• TASK PROMPT: Output the material beneath exactly, leaving nothing out.

Stored entries:

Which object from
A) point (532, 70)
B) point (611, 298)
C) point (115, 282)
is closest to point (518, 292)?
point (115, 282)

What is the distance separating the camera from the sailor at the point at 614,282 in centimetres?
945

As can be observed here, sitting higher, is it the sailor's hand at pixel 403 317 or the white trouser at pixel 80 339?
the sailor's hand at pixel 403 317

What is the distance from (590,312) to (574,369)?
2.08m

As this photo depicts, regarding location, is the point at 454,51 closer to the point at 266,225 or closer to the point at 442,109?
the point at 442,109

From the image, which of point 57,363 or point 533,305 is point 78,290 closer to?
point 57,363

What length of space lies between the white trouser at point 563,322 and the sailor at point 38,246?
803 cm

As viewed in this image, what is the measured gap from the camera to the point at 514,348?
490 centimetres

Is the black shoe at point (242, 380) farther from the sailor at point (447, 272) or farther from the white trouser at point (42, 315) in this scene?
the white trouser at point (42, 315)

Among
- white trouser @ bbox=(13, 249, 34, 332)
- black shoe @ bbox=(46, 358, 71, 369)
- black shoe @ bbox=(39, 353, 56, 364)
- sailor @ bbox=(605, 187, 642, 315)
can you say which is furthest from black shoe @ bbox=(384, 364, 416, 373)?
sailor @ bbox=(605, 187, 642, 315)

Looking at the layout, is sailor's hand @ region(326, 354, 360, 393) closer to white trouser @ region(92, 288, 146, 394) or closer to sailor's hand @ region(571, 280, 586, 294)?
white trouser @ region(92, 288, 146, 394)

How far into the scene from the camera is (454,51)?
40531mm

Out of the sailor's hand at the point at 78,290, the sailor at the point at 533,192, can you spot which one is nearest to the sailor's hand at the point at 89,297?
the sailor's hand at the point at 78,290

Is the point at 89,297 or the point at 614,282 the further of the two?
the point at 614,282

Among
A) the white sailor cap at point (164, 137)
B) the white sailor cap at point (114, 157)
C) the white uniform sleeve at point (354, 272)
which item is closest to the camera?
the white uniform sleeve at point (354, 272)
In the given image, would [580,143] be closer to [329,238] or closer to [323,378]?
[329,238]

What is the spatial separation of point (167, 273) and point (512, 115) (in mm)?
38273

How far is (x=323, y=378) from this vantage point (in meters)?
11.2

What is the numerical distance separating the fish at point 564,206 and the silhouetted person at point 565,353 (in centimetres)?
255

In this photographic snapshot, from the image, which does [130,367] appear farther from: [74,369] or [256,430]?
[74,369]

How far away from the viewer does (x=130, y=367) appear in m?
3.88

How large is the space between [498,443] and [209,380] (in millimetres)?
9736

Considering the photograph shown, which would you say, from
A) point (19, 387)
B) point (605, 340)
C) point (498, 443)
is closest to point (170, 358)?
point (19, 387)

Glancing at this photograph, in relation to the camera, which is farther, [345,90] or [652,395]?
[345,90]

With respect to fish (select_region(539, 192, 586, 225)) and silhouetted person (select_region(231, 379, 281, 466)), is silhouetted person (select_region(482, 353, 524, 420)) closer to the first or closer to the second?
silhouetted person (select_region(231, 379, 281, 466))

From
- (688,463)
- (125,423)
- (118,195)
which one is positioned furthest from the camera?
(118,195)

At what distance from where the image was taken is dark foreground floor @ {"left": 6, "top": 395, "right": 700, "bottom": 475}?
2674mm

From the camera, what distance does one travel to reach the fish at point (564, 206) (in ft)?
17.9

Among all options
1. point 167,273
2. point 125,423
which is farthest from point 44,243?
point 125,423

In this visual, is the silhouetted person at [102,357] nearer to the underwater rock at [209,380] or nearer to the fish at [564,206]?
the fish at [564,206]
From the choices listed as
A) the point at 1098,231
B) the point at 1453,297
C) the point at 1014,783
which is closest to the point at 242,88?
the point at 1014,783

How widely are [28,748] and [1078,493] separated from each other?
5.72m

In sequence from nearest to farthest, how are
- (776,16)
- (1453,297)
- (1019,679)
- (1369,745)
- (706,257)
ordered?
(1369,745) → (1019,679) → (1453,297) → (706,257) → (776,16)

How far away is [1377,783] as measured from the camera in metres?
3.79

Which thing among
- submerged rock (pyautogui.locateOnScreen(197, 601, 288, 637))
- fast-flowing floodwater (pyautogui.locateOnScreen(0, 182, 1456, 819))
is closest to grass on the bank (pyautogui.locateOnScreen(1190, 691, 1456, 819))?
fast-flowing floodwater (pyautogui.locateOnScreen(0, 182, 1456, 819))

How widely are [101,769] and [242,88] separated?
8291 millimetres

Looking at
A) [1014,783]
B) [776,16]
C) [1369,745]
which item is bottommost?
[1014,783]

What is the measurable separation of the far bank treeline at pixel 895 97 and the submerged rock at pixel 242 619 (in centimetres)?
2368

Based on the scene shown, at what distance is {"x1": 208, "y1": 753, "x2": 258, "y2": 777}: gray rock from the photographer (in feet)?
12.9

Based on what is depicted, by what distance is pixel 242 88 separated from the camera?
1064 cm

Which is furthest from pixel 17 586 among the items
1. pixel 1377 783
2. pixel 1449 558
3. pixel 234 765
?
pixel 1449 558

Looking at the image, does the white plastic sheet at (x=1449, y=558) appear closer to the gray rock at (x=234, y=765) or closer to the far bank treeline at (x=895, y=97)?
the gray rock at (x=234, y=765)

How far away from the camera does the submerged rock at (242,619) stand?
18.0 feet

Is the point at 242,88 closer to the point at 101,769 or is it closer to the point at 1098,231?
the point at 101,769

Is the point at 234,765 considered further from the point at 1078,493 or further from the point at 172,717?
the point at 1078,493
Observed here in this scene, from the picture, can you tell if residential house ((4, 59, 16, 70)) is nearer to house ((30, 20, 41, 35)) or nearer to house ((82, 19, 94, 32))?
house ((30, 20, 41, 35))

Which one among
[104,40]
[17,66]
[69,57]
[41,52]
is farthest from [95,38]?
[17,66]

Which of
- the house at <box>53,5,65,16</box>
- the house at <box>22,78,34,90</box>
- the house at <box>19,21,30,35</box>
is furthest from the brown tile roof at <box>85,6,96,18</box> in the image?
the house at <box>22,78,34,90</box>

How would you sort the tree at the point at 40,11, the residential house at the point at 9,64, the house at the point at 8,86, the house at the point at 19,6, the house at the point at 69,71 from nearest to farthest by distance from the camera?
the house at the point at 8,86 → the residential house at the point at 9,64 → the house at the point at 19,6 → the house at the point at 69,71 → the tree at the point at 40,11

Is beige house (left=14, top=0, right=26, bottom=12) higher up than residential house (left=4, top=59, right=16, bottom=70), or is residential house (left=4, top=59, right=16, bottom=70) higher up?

• WRITTEN ANSWER:
Which object from
A) point (532, 70)
B) point (611, 298)
C) point (115, 282)
is closest to point (518, 292)?
point (115, 282)

What is the distance separating the camera from the sailor at the point at 614,282 in centimetres?
945

As can be observed here, sitting higher, is it the sailor's hand at pixel 403 317 or the white trouser at pixel 80 339?
the sailor's hand at pixel 403 317

What is the distance from (590,312) to (574,369)?
2.08m

As this photo depicts, regarding location, is the point at 454,51 closer to the point at 266,225 or closer to the point at 442,109?
the point at 442,109

From the image, which of point 57,363 or point 533,305 is point 78,290 closer to?
point 57,363

What length of space lies between the white trouser at point 563,322 and the sailor at point 38,246?
803 cm

As viewed in this image, what is the measured gap from the camera to the point at 514,348?
490 centimetres

Is the black shoe at point (242, 380) farther from the sailor at point (447, 272) or farther from the white trouser at point (42, 315) in this scene?
the white trouser at point (42, 315)

Among
- white trouser @ bbox=(13, 249, 34, 332)
- black shoe @ bbox=(46, 358, 71, 369)
- black shoe @ bbox=(39, 353, 56, 364)
- sailor @ bbox=(605, 187, 642, 315)
can you say which is furthest from black shoe @ bbox=(384, 364, 416, 373)?
sailor @ bbox=(605, 187, 642, 315)

Looking at the layout, is sailor's hand @ region(326, 354, 360, 393) closer to white trouser @ region(92, 288, 146, 394) or closer to sailor's hand @ region(571, 280, 586, 294)?
white trouser @ region(92, 288, 146, 394)

How far into the scene from the camera is (454,51)?
40531mm

Out of the sailor's hand at the point at 78,290, the sailor at the point at 533,192, can you spot which one is nearest to the sailor's hand at the point at 89,297?
the sailor's hand at the point at 78,290

Is the point at 89,297 or the point at 614,282 the further of the two?
the point at 614,282

Among
A) the white sailor cap at point (164, 137)
B) the white sailor cap at point (114, 157)
C) the white uniform sleeve at point (354, 272)
which item is closest to the camera?
the white uniform sleeve at point (354, 272)
In the given image, would [580,143] be closer to [329,238] or closer to [323,378]?
[329,238]

What is the spatial separation of point (167, 273) and point (512, 115) (in mm)?
38273

How far is (x=323, y=378) from this vantage point (in meters)?
11.2

What is the numerical distance separating the fish at point 564,206 and the silhouetted person at point 565,353 (in centimetres)?
255

In this photographic snapshot, from the image, which does [130,367] appear farther from: [74,369] or [256,430]?
[74,369]

How far away from the viewer does (x=130, y=367) appear in m?
3.88

How large is the space between [498,443] and [209,380] (in millimetres)?
9736

Considering the photograph shown, which would you say, from
A) point (19, 387)
B) point (605, 340)
C) point (498, 443)
is closest to point (170, 358)?
point (19, 387)

Glancing at this photograph, in relation to the camera, which is farther, [345,90] or [652,395]?
[345,90]

With respect to fish (select_region(539, 192, 586, 225)) and silhouetted person (select_region(231, 379, 281, 466)), is silhouetted person (select_region(482, 353, 524, 420)) closer to the first or closer to the second?
silhouetted person (select_region(231, 379, 281, 466))

From
- (688,463)
- (125,423)
- (118,195)
which one is positioned furthest from the camera?
(118,195)

At what distance from where the image was taken is dark foreground floor @ {"left": 6, "top": 395, "right": 700, "bottom": 475}?
2674mm

From the camera, what distance does one travel to reach the fish at point (564, 206) (in ft)?
17.9

Among all options
1. point 167,273
2. point 125,423
which is farthest from point 44,243?
point 125,423

In this visual, is the silhouetted person at [102,357] nearer to the underwater rock at [209,380] or nearer to the fish at [564,206]?
the fish at [564,206]
From the choices listed as
A) the point at 1098,231
B) the point at 1453,297
C) the point at 1014,783
which is closest to the point at 242,88?
the point at 1014,783

How widely are [28,748] and [1078,493] separated from each other?
5.72m

In sequence from nearest to farthest, how are
- (776,16)
- (1453,297)
- (1019,679)
- (1369,745)
- (706,257)
ordered?
(1369,745) → (1019,679) → (1453,297) → (706,257) → (776,16)

How far away is [1377,783] as measured from the camera in metres?
3.79

Which thing among
- submerged rock (pyautogui.locateOnScreen(197, 601, 288, 637))
- fast-flowing floodwater (pyautogui.locateOnScreen(0, 182, 1456, 819))
is closest to grass on the bank (pyautogui.locateOnScreen(1190, 691, 1456, 819))?
fast-flowing floodwater (pyautogui.locateOnScreen(0, 182, 1456, 819))

How widely are [101,769] and [242,88] separated?
8291 millimetres

Looking at
A) [1014,783]
B) [776,16]
C) [1369,745]
which item is bottommost?
[1014,783]

What is the measurable separation of the far bank treeline at pixel 895 97 and the submerged rock at pixel 242 619 (in centimetres)?
2368

Based on the scene shown, at what distance is {"x1": 208, "y1": 753, "x2": 258, "y2": 777}: gray rock from the photographer (in feet)?
12.9

Based on what is depicted, by what distance is pixel 242 88 separated from the camera?
1064 cm

Which is furthest from pixel 17 586 among the items
1. pixel 1377 783
2. pixel 1449 558
3. pixel 234 765
?
pixel 1449 558

Looking at the image, does the white plastic sheet at (x=1449, y=558) appear closer to the gray rock at (x=234, y=765) or closer to the far bank treeline at (x=895, y=97)?
the gray rock at (x=234, y=765)

How far away from the camera does the submerged rock at (242,619) stand?
18.0 feet

Is the point at 242,88 closer to the point at 101,769 or is it closer to the point at 1098,231?
the point at 101,769

Is the point at 234,765 considered further from the point at 1078,493 or further from the point at 172,717?
the point at 1078,493
Observed here in this scene, from the picture, can you tell if residential house ((4, 59, 16, 70)) is nearer to house ((30, 20, 41, 35)) or nearer to house ((82, 19, 94, 32))?
house ((30, 20, 41, 35))

Which one among
[104,40]
[17,66]
[69,57]
[41,52]
is farthest from [95,38]?
[17,66]

Which of
- the house at <box>53,5,65,16</box>
- the house at <box>22,78,34,90</box>
- the house at <box>19,21,30,35</box>
is furthest from the brown tile roof at <box>85,6,96,18</box> in the image?
the house at <box>22,78,34,90</box>

How would you sort the tree at the point at 40,11, the residential house at the point at 9,64, the house at the point at 8,86, the house at the point at 19,6, the house at the point at 69,71 from nearest to farthest by distance from the camera?
the house at the point at 8,86 → the residential house at the point at 9,64 → the house at the point at 19,6 → the house at the point at 69,71 → the tree at the point at 40,11

Is beige house (left=14, top=0, right=26, bottom=12) higher up than residential house (left=4, top=59, right=16, bottom=70), or is residential house (left=4, top=59, right=16, bottom=70) higher up?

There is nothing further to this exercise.